House Speaker Bob Cupp, R-Lima, said in October he doesn’t believe there’s support in the House Republican caucus to repeal the coal bailout.
House Majority Leader Bill Seitz, R-Green Twp., has told several state media outlets the bailouts aren’t going anywhere. He did not respond to written questions about the uneconomic nature of the plants, or why ratepayers should cover their owners’ losses on them.
“We’ve beat this [OVEC] horse to death. It’s not going to change,” Seitz said to Cleveland.com in October. “They’ve introduced God knows how many bills — none of them are going anywhere, in my humble opinion.”
Michigan takes action
AEP is by far OVEC’s largest shareholder, with a roughly 43% equity stake in the company, and the two share several executives.
While repeal efforts in Ohio are at a lull, other states have signaled resistance to allowing utilities to continue to pass OVEC’s owners’ losses to customers.
The Michigan Public Service Commission in a November order noted that OVEC’s costs exceed the market price of electricity by tens of millions. It warned that AEP’s local utility may not be able to pass on all its OVEC losses to customers that are “incurred because of imprudent” decisions.
“The order today put I&M [an AEP unit] on notice that the Michigan share of these excess costs are unlikely to be permitted without additional evidence that continuing to purchase power from the units was in the best interest of its customers,” the Michigan regulators said in a news release.
AEP spokesman Scott Blake said in an email the OVEC plants are “critical resources that help ensure the reliability of the grid and offer protection from increases in the costs of other fuels.” He said AEP Ohio customers for decades benefitted from OVEC’s power via affordable electricity and good jobs.

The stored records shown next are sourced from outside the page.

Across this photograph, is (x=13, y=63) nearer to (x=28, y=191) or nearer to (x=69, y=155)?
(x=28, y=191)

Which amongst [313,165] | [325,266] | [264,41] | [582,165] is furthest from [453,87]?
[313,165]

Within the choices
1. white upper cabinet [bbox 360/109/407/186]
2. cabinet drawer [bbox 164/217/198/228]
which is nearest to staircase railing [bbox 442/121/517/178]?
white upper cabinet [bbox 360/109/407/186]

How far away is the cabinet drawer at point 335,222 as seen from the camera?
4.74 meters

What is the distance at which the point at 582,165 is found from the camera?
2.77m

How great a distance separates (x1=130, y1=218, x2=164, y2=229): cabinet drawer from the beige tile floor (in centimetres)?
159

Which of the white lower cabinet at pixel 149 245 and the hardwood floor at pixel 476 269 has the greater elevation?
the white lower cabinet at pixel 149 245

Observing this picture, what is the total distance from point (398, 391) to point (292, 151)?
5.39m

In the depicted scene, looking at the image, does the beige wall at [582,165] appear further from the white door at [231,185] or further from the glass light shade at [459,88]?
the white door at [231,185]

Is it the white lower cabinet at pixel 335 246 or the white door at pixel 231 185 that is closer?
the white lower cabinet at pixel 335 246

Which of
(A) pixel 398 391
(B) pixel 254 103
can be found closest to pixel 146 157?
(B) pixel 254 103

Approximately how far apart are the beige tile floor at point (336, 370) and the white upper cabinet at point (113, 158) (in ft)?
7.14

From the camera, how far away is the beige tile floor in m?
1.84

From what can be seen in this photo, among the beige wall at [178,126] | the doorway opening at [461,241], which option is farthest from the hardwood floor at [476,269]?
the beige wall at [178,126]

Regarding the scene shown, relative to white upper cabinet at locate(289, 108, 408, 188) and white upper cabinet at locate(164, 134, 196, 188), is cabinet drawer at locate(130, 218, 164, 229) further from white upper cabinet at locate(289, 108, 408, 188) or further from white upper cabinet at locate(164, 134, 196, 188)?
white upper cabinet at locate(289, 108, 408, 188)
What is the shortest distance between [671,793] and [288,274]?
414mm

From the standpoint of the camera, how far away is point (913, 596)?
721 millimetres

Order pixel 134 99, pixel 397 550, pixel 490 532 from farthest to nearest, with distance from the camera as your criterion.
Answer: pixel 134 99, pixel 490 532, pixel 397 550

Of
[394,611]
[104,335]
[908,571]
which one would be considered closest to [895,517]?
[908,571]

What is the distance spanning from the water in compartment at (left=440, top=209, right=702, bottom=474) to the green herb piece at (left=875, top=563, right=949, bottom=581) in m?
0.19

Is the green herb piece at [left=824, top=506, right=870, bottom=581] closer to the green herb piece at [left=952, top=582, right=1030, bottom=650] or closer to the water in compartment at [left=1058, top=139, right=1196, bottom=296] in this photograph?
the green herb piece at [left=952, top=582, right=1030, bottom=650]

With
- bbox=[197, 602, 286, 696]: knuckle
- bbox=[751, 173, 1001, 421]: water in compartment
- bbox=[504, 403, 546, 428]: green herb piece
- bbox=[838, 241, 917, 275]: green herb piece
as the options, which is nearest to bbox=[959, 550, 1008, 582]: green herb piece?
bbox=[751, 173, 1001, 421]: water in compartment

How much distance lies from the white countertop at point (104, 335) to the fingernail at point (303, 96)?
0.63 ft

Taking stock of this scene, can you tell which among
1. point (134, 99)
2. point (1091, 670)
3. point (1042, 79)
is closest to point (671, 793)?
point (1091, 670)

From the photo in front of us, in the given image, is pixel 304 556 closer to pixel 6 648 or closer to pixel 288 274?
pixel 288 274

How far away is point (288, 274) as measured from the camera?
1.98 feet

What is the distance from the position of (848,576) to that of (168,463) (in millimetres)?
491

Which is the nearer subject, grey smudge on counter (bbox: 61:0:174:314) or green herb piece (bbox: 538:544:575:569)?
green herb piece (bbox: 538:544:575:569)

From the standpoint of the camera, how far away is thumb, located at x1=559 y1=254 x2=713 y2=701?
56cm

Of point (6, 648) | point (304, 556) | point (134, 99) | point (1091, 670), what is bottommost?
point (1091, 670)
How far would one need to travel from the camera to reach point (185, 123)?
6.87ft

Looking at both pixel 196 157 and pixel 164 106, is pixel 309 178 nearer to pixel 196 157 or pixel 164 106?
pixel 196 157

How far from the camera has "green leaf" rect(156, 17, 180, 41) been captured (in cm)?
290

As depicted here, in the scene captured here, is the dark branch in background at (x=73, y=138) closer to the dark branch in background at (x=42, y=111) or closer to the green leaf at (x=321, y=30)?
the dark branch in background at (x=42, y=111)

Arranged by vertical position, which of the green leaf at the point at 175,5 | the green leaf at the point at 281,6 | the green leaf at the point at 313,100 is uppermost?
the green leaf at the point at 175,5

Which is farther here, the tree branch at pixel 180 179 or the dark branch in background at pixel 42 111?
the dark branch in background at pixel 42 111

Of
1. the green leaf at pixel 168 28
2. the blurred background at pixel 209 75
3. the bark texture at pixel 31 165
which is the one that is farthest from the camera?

OVEC, he argued, insulates customers from cost spikes caused by things like a surge in natural gas prices or a shortfall of renewable energy supply.
“AEP Ohio customers benefited for decades from the power provided by OVEC in the form of affordable electricity and good jobs,” he said. “While there may be years where power from OVEC is more expensive than the market, as generation from natural gas and other sources becomes more expensive, customers could see refunds from OVEC in the future.”
Fitch Ratings determined OVEC’s outlook is “stable” in February — just one step above “speculative.” However, its analysts found that repealing HB 6 wouldn’t necessarily harm OVEC’s prospects. The analysts reasoned that for one, in the event of a repeal, AEP, Duke and AES would still be able to pass on their OVEC losses to customers. For two, the “sponsoring” utilities have already contractually agreed to purchase the power OVEC generates, regardless of who eats the losses.
Meanwhile, in a Virginia appeal of a public service commission rate case, Virginia Attorney General Mark Herring accused OVEC of charging an AEP utility in Virginia well beyond market costs for electricity. The case is ongoing.